What is being asked
All entries, exactly as written, should be output again.

Web page caption snippets
= = = = =
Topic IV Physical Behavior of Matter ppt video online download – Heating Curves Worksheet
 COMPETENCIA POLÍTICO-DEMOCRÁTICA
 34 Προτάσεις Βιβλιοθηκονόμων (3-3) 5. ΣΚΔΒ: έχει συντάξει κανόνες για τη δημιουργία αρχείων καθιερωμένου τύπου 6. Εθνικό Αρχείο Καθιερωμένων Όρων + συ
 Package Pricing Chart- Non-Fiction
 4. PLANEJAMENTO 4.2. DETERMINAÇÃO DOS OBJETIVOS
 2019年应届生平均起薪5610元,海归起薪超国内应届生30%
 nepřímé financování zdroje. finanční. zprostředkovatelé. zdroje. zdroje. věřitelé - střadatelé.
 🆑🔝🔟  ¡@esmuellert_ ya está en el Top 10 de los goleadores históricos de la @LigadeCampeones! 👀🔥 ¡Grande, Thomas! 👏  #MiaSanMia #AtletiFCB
= = = = =
Answer area
Topic IV Physical Behavior of Matter ppt video online download – Heating Curves Worksheet
 COMPETENCIA POLÍTICO-DEMOCRÁTICA
 34 Προτάσεις Βιβλιοθηκονόμων (3-3) 5. ΣΚΔΒ: έχει συντάξει κανόνες για τη δημιουργία αρχείων καθιερωμένου τύπου 6. Εθνικό Αρχείο Καθιερωμένων Όρων + συ
 Package Pricing Chart- Non-Fiction
 4. PLANEJAMENTO 4.2. DETERMINAÇÃO DOS OBJETIVOS
 2019年应届生平均起薪5610元,海归起薪超国内应届生30%
 nepřímé financování zdroje. finanční. zprostředkovatelé. zdroje. zdroje. věřitelé - střadatelé.
 🆑🔝🔟  ¡@esmuellert_ ya está en el Top 10 de los goleadores históricos de la @LigadeCampeones! 👀🔥 ¡Grande, Thomas! 👏  #MiaSanMia #AtletiFCB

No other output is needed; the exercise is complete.